**Exercise passage**

◆ ◆ ◆ ◆ ◆ ◆ ◆

They turn up their nose at such peasant
religion. Self-righteously they assert
that they, ‘Do not have a faith which rests
on such crude exhibitions.’ They insist
on making desperate assertions like, ‘I’m
sure it was all a case of mass hysteria.’ Overlooking
the fact that mass hysteria is much more
common at evangelistic rallies or pop concerts
than it is at exhumations. Is it so difficult
to simply have a sense of fun and accept
that weird things happen? Is it so difficult
to admit that ‘there are more things in
heaven and earth Horatio than your philosophy
has dreamt of?’
I like the miraculous because
it smells authentic. Religion is supposed to
be miraculous for crying out loud. What
good is religion if it doesn’t upset our
assumptions and make us think again? Wherever
religion is fervent it allows for the miraculous.
Wherever religion is real it allows for
the miraculous. The miracles don’t prove
the validity or the truth of the religion,
but they do indicate that whatever religion
it is, some kind of transaction between
the material and the spiritual world is
going on. Miracles also add authenticity
because they attract ordinary folks. I
suspect any religion that is the refuge
of the educated classes. Tacky miracles
attract tacky folks and a religion that
excludes ordinary people is more like a
set of table manners than a religion.
Finally,
I like the kooky end of religion because
it reveals a God
of surprises. When a body is uncorrupted
or people smell flowers when they should
smell putrefaction it’s kind of like a
divine joke. I think God likes practical
jokes. He likes the effect of tricks. He
likes upsetting our smug preconceived mindset
about the nature of the physical world.
Maybe miracles are given not to prove anything,
but simply to remind us that the physical
world is not so solid and real and dependable
as we think. It’s all much more rubbery.
We should expect the unexpected a bit more.
The
miraculous reminds us that the other world
is far closer than
we think. When we smell flowers instead
of death our perception of reality is turned
topsy turvy and we are reminded that the
spiritual realm is more real, not less
real than this realm. We think of the spiritual
as insubstantial, ethereal and vague. C.S.Lewis
reminds us that in fact, ‘it is the present
life which is the diminution, the symbol,
the etiolated, the substitute. If flesh
and blood cannot inherit the kingdom that
is not because they are too solid, too
gross, too ‘illustrious with being’, but
because they are too flimsy, too transitory,
too phantasmal.’[i] The miraculous opens
up this truth not with argument or proof,
but with trickery, symbolism, stories and
surprises.

◆ ◆ ◆ ◆ ◆ ◆ ◆

**Data provided**
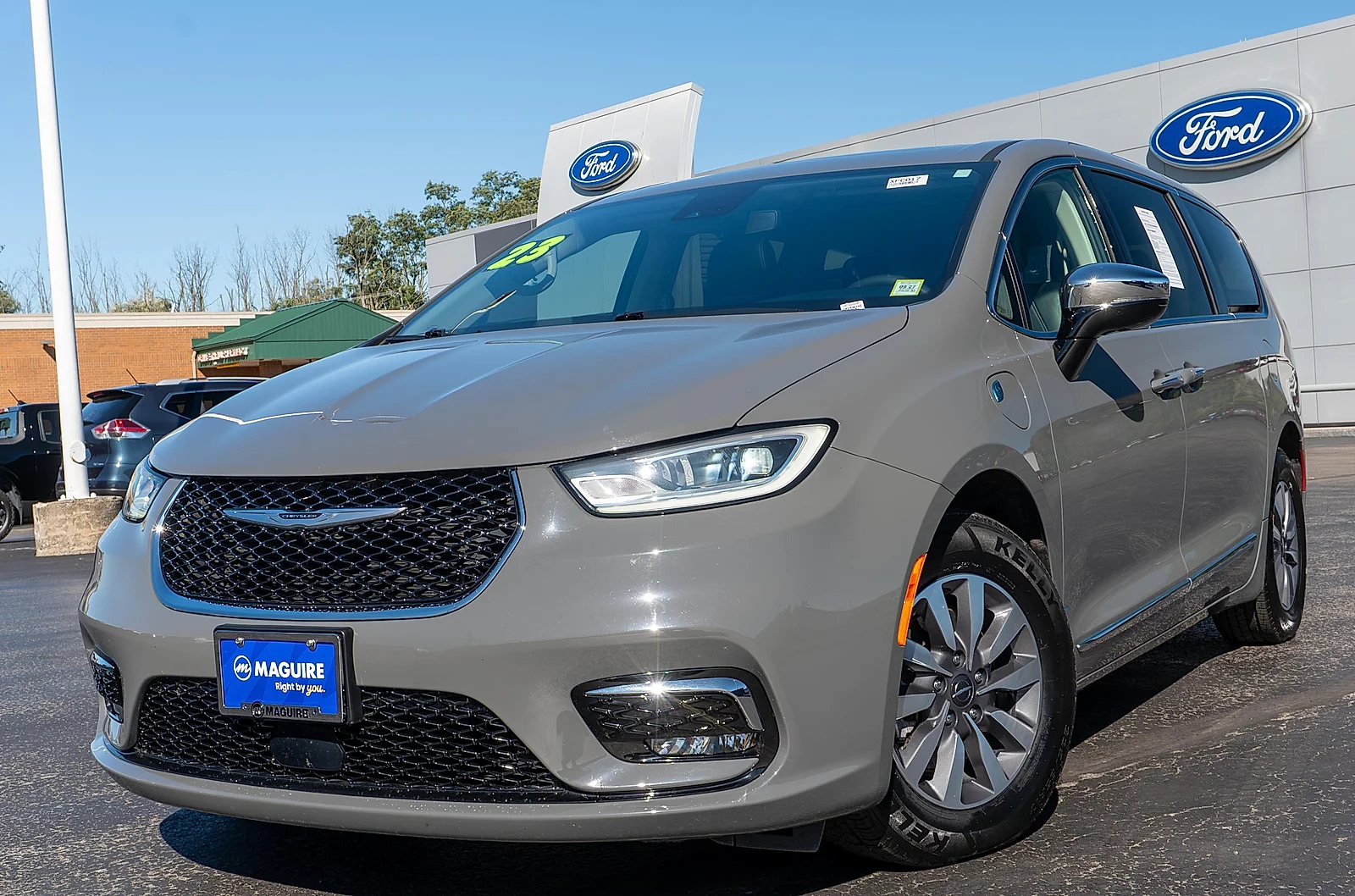 2023 Chrysler Pacifica Hybrid Limited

◆ ◆ ◆ ◆ ◆ ◆ ◆

**What is expected**
Carry on the essay about miracles and religion, picking up right after its final sentence. The lines have nothing to do with what you are asked to do.

**Answer area**
When the coffin of a young
girl is opened up and we smell roses maybe
the Divine Poet is reminding us that in
this life we are in death, but in this
death we are also in life. When a saint
lies in a glass coffin like sleeping beauty,
The Divine Storyteller may be reminding
us that we all have a final hope in the
destiny of Love. Bernadette in her coffin
reflects the truth that for all of us death
is just a falling asleep while we await
the kiss of the beloved. The miraculous
speaks the magical language of stories,
poems and plays. Uncorrupted bodies and
the odour of sanctity may not be there
to prove anything at all. Instead, like
the gift of roses to a lover, such things
may simply be tokens of love. They may
be tender reminders that these funny, smelly
bodies are also destined for glory, and
that we may one day wake up to an eternal
surprise. The roses just might hold a deeper
significance. We may discover like Dante,
that paradise itself is a Rose of eternal
mystery, interlayered with an endless pattern
of meaning, redolent with fragrance and
radiant with an overwhelming beauty.
Dwight Longenecker is
the editor of The
Path to Rome and the author of Listen
My Son-St Benedict for Fathers. His
study of Benedict and Thérèse of Lisieux
is published in Spring 2002 by Our Sunday
Visitor. He lives in England where he
works as a freelance writer and broadcaster.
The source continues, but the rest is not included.